Shannon's Software Engineering Blog

Context Engineering

In the previous post, Ollama was setup locally and it can be queried upon through the HTTP API. The question now is how do we enhance the LLM with tools such that it can help the users achieve what they want, without over-engineering a solution.

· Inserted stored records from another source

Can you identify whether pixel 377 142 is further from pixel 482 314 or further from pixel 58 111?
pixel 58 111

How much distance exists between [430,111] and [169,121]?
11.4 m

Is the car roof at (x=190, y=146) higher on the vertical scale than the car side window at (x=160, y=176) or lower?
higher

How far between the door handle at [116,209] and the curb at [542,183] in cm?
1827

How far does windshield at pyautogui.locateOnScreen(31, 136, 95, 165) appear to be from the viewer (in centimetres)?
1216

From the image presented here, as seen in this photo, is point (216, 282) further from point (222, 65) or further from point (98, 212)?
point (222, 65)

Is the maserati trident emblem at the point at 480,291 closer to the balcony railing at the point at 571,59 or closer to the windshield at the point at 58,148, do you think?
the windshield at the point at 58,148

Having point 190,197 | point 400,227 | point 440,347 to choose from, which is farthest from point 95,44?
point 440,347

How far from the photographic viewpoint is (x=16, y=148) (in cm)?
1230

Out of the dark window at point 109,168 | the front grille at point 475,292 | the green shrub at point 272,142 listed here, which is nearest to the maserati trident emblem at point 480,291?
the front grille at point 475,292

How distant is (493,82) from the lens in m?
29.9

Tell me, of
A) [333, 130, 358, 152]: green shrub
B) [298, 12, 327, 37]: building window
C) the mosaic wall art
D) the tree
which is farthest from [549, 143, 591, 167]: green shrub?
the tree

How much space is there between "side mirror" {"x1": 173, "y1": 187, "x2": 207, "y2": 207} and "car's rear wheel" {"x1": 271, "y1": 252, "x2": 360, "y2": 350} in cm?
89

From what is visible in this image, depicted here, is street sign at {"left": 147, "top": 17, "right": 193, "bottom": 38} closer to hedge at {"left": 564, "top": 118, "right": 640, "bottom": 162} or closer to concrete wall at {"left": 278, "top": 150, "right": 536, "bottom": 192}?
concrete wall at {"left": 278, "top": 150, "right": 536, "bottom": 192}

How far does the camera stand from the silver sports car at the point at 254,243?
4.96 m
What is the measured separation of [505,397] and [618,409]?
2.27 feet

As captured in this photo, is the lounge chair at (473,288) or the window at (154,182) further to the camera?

IMPORTANT! DO NOT OVER-ENGINEER A SOLUTION!

REPEAT AFTER ME.

DO NOT OVER-ENGINEER A SOLUTION!

It is so easy to fall into the trap of over-engineering. If the LLM does not respond correctly, excited engineers may just start writing IF-ELSE statements to correct the answer. Do not get in the LLM way. If there is no straight forward path with a prompt and one level of depth of tools, just ask your scientist to give you a better model.

Start Simple

Let's start with a simple scenario.

Prompt: What is 1+1?
Response:
{
  "model": "qwen2.5-coder:3B",
  "message": {
    "role": "assistant",
    "content": "{ \"result\": \"2\" }"
  },
  // ...
}

Prompt: What is a LLM?
Response:
{
  "model": "qwen2.5-coder:3B",
  "message": {
    "role": "assistant",
    "content": "{ \"answer\": \"A Large Language Model (LLM) is an artificial intelligence model that can generate human-like text based on input data. It has been trained on vast amounts of text data and can understand, analyze, and generate language in various ways.\" }"
  },
  // ...
}

Asking 2 different simple questions, will result in totally 2 different responses with differing data structures. One stores the reply in a result field while the other stores it in the answer field. As an engineer, we need to deterministically retrieve the responses in a structured manner. Luckily there is the Format field we can pass in during the request.

Format Responses

type OllamaResponseFormat struct {
	Type       string                       `json:"type,omitempty"`
	Properties map[string]map[string]string `json:"properties,omitempty"`
	Required   []bool                       `json:"required,omitempty"`
}
// Request Object
{
  // ...
  OllamaResponseFormat{
    Type:       "object",
    Properties: map[string]map[string]string{
      "answer": {
        "type": "string",
      },
    }
  }
}

By setting the format before prompting, we can get structured responses as shown below, where all replies are within the answer field and it must be a string.

Prompt: What is 1+1?
Response:  {
  "model": "qwen2.5-coder:3B",
  "message": {
    "role": "assistant",
    "content": "{ \"answer\": \"2\" }"
  },
  // ...
}

Prompt: What is a LLM?
Response:  {
  "model": "qwen2.5-coder:3B",
  "message": {
    "role": "assistant",
    "content": "{ \"answer\": \"A Large Language Model (LLM) is an artificial intelligence model that can generate human-like text based on input data. It has been trained on vast amounts of text data and can be used for various applications such as language translation, summarization, question answering, and more.\" }"
  },
  // ...
}

Supercharge the LLM with Tools

As mentioned earlier we need to enhance the LLM with tools such that it can do more than what it was trained to do.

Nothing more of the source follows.